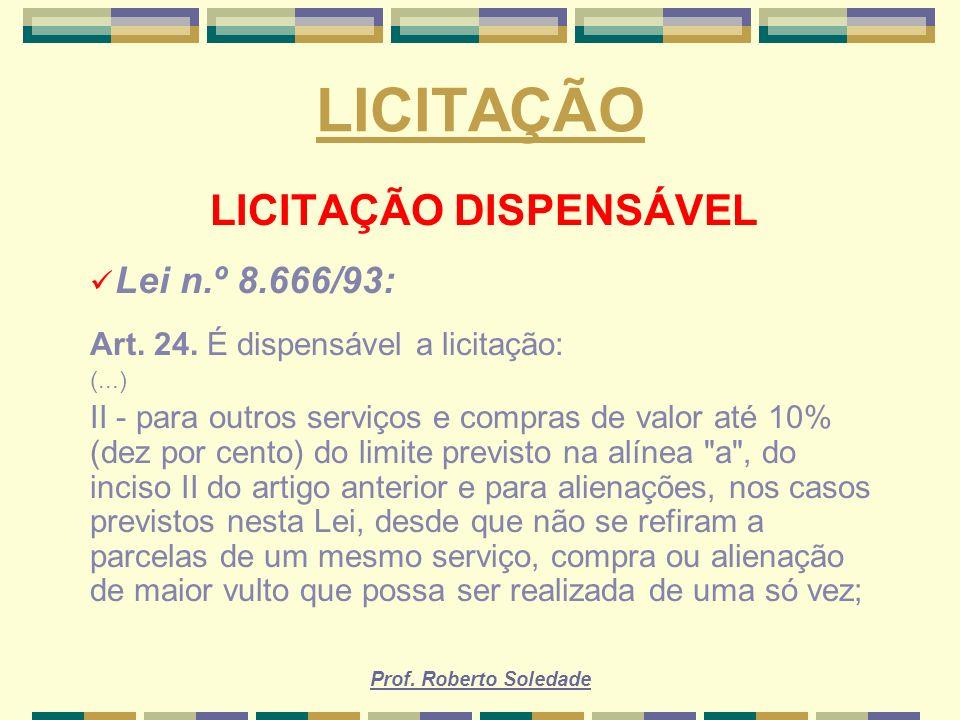 Prof. Roberto Soledade LICITAÇÃO LICITAÇÃO DISPENSÁVEL Lei n.º 8.666/93: Art. 24. É dispensável a licitação: (...) II - para outros serviços e compras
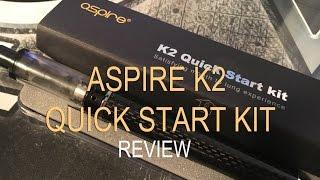 Aspire K2 Quick Start Kit - review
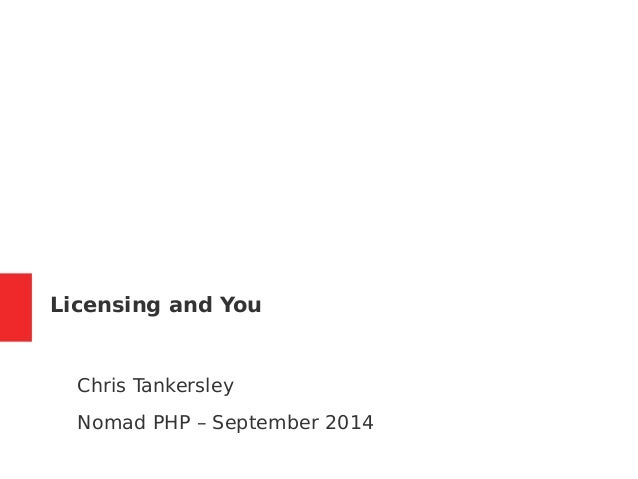 Licensing and You  Chris Tankersley  Nomad PHP – September 2014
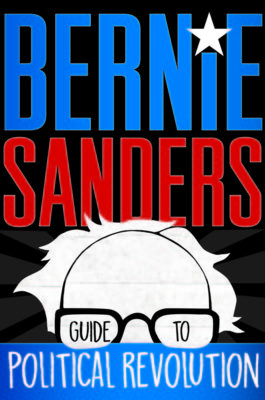 Bernie Sanders' Guide to Political Revolution
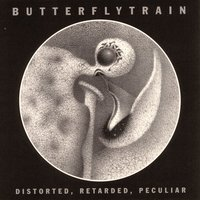 Distorted, Retarded, Peculiar — Butterfly Train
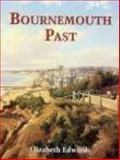 Bournemouth Past, Elizabeth Edwards, 0850339626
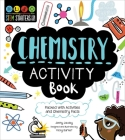 STEM Starters for Kids Chemistry Activity Book: Packed with Activities and Chemistry Facts Cover Image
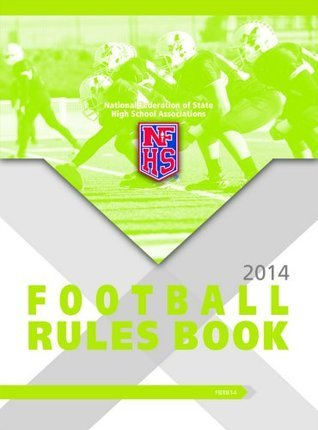 2014-15 NFHS Football Rules Book
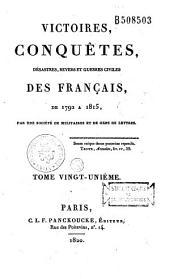 Victoires, conquêtes, désastres, revers et guerres civiles des Francais de 1792 à 1815: par une société de militaires et de gens de lettres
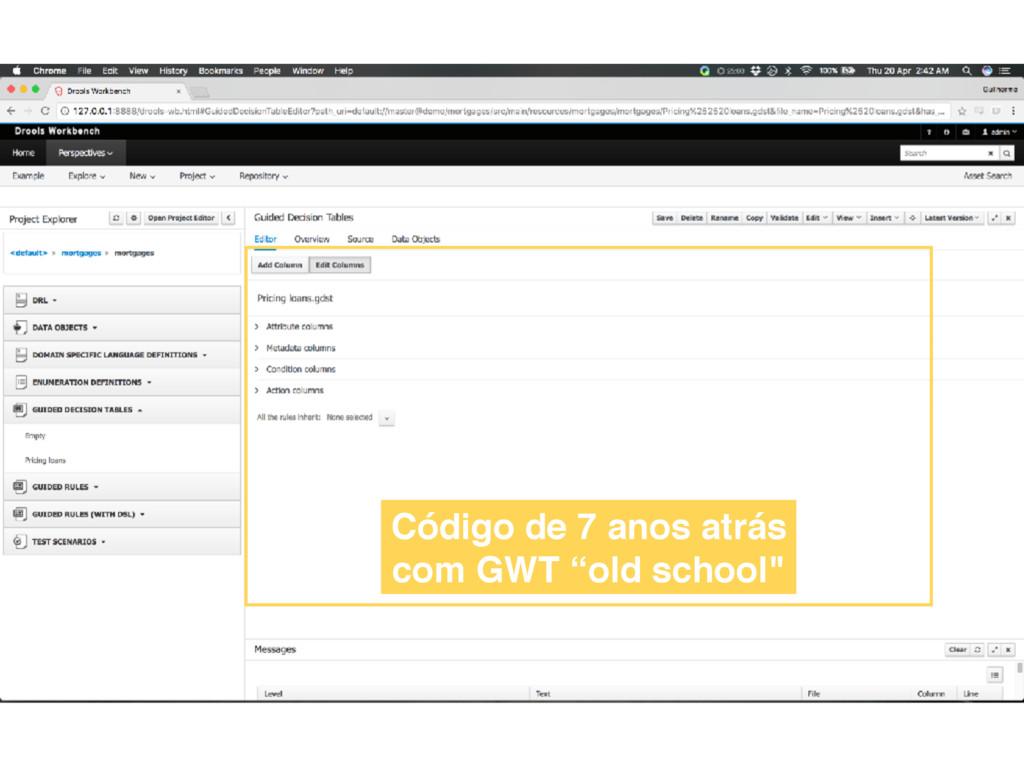 """Código de 7 anos atrás com GWT """"old school"""""""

> [Exercise instructions]: Take the lines from the start of the entries through the line containing "Bernie Sanders' Guide" and set them down exactly, leaving out every picture.

> [Reply]:
 Prof. Roberto Soledade LICITAÇÃO LICITAÇÃO DISPENSÁVEL Lei n.º 8.666/93: Art. 24. É dispensável a licitação: (...) II - para outros serviços e compras
 Aspire K2 Quick Start Kit - review
 Licensing and You  Chris Tankersley  Nomad PHP – September 2014
 Bernie Sanders' Guide to Political Revolution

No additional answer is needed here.